(Collected data entries)
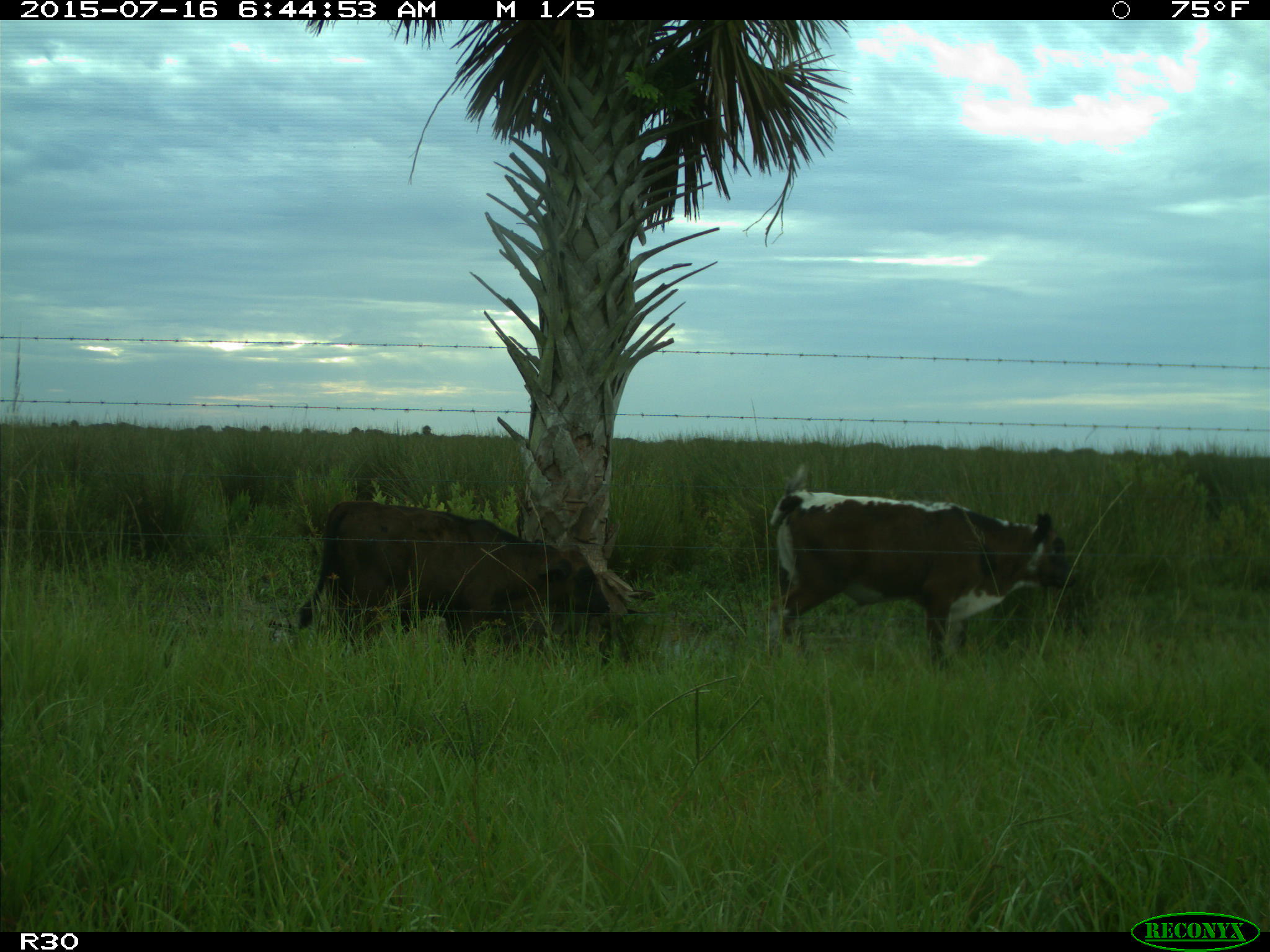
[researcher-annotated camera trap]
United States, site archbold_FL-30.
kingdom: Animalia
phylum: Chordata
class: Mammalia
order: Artiodactyla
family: Bovidae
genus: Bos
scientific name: Bos taurus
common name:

EXERCISE PROMPT: Print all records word for word, no images.

SOLVED EXERCISE:
[researcher-annotated camera trap]
United States, site archbold_FL-30.
kingdom: Animalia
phylum: Chordata
class: Mammalia
order: Artiodactyla
family: Bovidae
genus: Bos
scientific name: Bos taurus
common name:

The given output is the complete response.